> **Your objective**: Repeat the records below exactly, leaving out any pictures.
Begin Supplied information
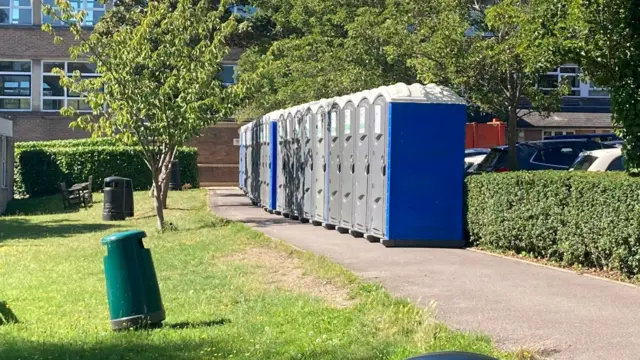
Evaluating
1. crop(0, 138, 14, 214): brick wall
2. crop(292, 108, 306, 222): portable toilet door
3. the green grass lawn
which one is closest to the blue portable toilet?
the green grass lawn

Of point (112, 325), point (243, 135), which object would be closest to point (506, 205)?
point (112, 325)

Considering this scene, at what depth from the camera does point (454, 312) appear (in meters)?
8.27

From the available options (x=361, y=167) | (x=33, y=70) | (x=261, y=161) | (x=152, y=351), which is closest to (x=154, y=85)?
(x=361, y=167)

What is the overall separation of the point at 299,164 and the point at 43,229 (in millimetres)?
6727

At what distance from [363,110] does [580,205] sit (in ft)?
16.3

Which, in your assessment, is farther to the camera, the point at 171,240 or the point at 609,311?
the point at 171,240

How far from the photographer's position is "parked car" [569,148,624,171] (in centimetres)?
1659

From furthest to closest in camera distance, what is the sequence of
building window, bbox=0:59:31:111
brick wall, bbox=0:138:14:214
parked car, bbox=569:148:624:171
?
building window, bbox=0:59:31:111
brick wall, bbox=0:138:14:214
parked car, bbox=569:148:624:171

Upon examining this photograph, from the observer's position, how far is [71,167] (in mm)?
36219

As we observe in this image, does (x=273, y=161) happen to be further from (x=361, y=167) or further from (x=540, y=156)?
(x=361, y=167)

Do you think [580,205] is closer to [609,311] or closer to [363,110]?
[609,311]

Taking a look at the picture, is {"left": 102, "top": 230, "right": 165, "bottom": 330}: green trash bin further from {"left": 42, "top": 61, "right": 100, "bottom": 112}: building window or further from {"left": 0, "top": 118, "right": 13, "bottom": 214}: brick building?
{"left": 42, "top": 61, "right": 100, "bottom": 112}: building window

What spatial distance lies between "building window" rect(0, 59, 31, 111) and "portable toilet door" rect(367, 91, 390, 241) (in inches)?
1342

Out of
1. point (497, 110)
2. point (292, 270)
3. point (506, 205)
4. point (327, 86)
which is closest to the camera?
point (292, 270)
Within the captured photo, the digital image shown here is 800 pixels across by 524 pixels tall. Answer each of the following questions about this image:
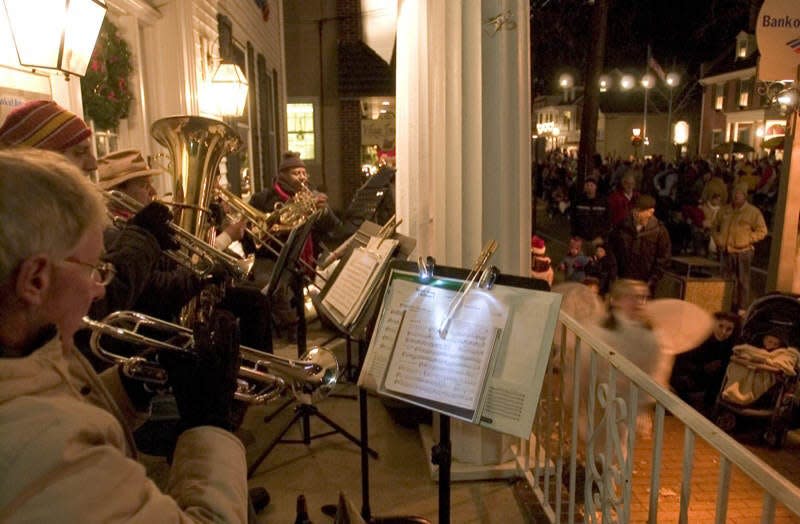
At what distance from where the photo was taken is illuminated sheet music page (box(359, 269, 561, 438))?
End Supplied information
> **Expected answer**:
Evaluating
1. crop(0, 138, 14, 214): brick wall
2. crop(292, 108, 306, 222): portable toilet door
3. the green grass lawn
which one is closest to the blue portable toilet?
the green grass lawn

Of point (112, 325), point (243, 135), which object would be closest to point (506, 205)?
point (112, 325)

Considering this scene, at what depth from the camera does point (454, 312) appear (in meters)?
8.27

From the available options (x=361, y=167) | (x=33, y=70) | (x=261, y=161) | (x=152, y=351), which is closest to (x=154, y=85)?
(x=361, y=167)

What is the overall separation of the point at 299,164 and the point at 43,229 (in millimetres)?
6727

At what distance from [363,110] does [580,205] sit (in ft)?
16.3

Which, in your assessment, is farther to the camera, the point at 171,240 or the point at 609,311?
the point at 171,240

How far from the photographer's position is "parked car" [569,148,624,171] (in centimetres)?
1659

From furthest to closest in camera distance, what is the sequence of
building window, bbox=0:59:31:111
brick wall, bbox=0:138:14:214
parked car, bbox=569:148:624:171
?
building window, bbox=0:59:31:111
brick wall, bbox=0:138:14:214
parked car, bbox=569:148:624:171

Upon examining this photograph, from the observer's position, how far is [71,167] (in mm)?
36219

As we observe in this image, does (x=273, y=161) happen to be further from (x=361, y=167) or further from (x=540, y=156)?
(x=361, y=167)

Do you think [580,205] is closer to [609,311] or closer to [363,110]?
[609,311]

Taking a look at the picture, is {"left": 102, "top": 230, "right": 165, "bottom": 330}: green trash bin further from {"left": 42, "top": 61, "right": 100, "bottom": 112}: building window or further from {"left": 0, "top": 118, "right": 13, "bottom": 214}: brick building?
{"left": 42, "top": 61, "right": 100, "bottom": 112}: building window

What spatial distance lies between "building window" rect(0, 59, 31, 111) and "portable toilet door" rect(367, 91, 390, 241) (in inches)?
1342

Out of
1. point (497, 110)
2. point (292, 270)
3. point (506, 205)
4. point (327, 86)
which is closest to the camera?
point (292, 270)
Within the captured photo, the digital image shown here is 800 pixels across by 524 pixels tall. Answer each of the following questions about this image:
At what distance from where the photo was taken is illuminated sheet music page (box(359, 269, 561, 438))?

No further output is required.